Regional Hult Prize competition sees USD competitors for the first time
The Hult Prize is an international competition for social entrepreneurship, and this year USD students had an opportunity to participate for the first time.
The university-level competition took place on Dec. 1 and the winners, Together We Stand, will now represent USD at the regional competition on March 15 and 16 in Boston, Massachusetts.
A second team from USD will also be competing at regionals. The Earth Runners participated in the competition and placed second. In order to continue competing, they entered the online competition and successfully moved forward to the regional competition.
Each year the Hult Prize theme is determined by the Bill Clinton Initiative and the United Nations. This year’s theme is youth unemployment.
Faith Ireland, sophomore sustainability major and member of Together We Stand, said her team has been meeting weekly to prepare for the upcoming regional competition.
“We want to represent USD as best as we can; we have been meeting every week and coming up with new ideas and approaches to our business ideas and making sure our presentation is as good as it can,” Ireland said. “We have also gotten input from professors and companies. It has been really fun trying to grow the company ourselves while we’re still at the beginning state.”
The team’s winning idea: provide children in undeveloped countries with prosthetics created by youth for youth.
Hal Downs, a sophomore business major and member of Together We Stand, said they took inspiration from the Toms Shoes company while developing their idea.
“This year’s Hult Prize challenge is to create 10,000 new jobs for youth over the next 10 years. Our team leader, Faith, came up with the idea for a get-one-give-one 3D printed prosthetic leg company,” Downs said. “This is a similar business model to that of Tom’s Shoes, but instead of shoes, it’s something people in underdeveloped countries have little to no access to: prosthetics.”
Ireland said she and her team hope their product will open up jobs in both developed and developing countries.
“So their youth can be employed in jobs that are just labor intensive since there is a shortage of jobs that are not labor intensive,” Ireland said. “It will open up a whole bunch of new doors.”
The Earth Runners platform is building a profitable global business dependent on the talents of indigenous youth while giving them a platform to increase awareness of their cultural history and societal issues.
Ghofrane Baaziz, an exchange student from Tunisia, North Africa, has competed and made it to the regional stage in the Hult Prize the last two years at home, and this year served as the campus director for the competition at USD.
“Since this is the first time the Hult Prize is held in USD, it was relatively smaller than the OnCampus rounds around the world. Usually, the average participation rate per campus is 15 teams,” Baaziz said. “We had seven teams participate this year.

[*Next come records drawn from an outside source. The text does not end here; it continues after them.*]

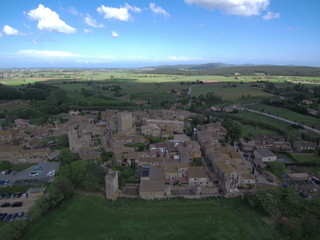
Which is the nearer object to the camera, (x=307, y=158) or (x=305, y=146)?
(x=307, y=158)

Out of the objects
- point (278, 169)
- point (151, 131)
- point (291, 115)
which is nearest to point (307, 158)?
point (278, 169)

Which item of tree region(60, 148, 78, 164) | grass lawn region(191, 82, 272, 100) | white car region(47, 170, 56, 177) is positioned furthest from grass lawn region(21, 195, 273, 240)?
grass lawn region(191, 82, 272, 100)

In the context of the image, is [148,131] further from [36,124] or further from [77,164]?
[36,124]

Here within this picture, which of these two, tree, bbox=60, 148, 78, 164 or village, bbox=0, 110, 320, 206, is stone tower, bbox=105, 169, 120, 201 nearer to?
village, bbox=0, 110, 320, 206

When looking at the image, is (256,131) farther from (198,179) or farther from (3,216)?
(3,216)

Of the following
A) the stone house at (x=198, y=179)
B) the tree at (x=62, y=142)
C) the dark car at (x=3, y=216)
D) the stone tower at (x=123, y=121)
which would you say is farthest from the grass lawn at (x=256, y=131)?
the dark car at (x=3, y=216)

For a first time, it is a good number although we hope to see more participation in the future.”
Baaziz, a business major in her home country and a media & journalism major at USD, is taking a gap year this year. She is at USD on a scholarship program she said she received because of the Hult Prize.

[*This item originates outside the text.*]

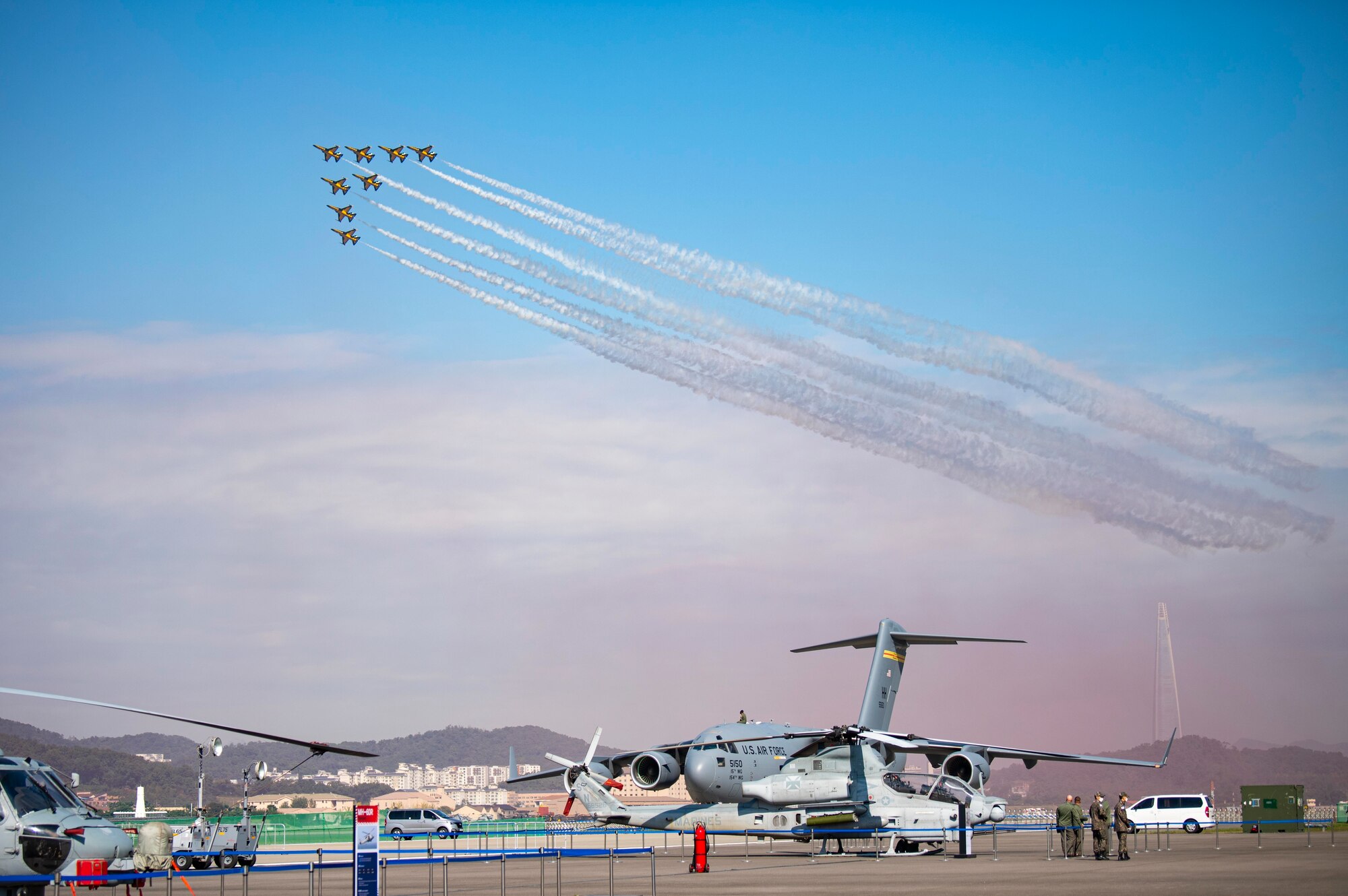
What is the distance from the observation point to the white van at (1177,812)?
42.8 metres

Since her time at USD is limited to one year and she will be leaving at the end of the spring semester, Baaziz said she hopes the Hult Prize continues to grow at USD after she has left.
“I hope the Hult Prize continues on campus and someone else volunteers to keep it going so that USD is represented every year somewhere around the world in the regional finals,” Baaziz said.
In order for the competition to continue developing, Baaziz said more students need to be aware of the opportunity on campus.
“I believe we need more publicity to let students know about the existence of the competition because I am sure a lot of students would be interested in such a good opportunity,” Baaziz said. “Who wouldn’t want to compete in 25 different cities around the world for a chance to win a million dollars?”
Downs said the experience has given her a deeper understanding of starting a business.
“For me specifically, as a business major, it has been an eye-opening experience as to how difficult starting a company is and a great way to put what I have learned in the classroom to practice,” Downs said.
Ireland said she encourages all students to look into the Hult Prize competition, no matter their major.
“I am a sustainability major, so anything that has to do with business at all I’m not interested, but we all have ideas that we think the world can benefit from; we just don’t know where to start,” Ireland said. “The Hult Prize is a great and free way to make a change.”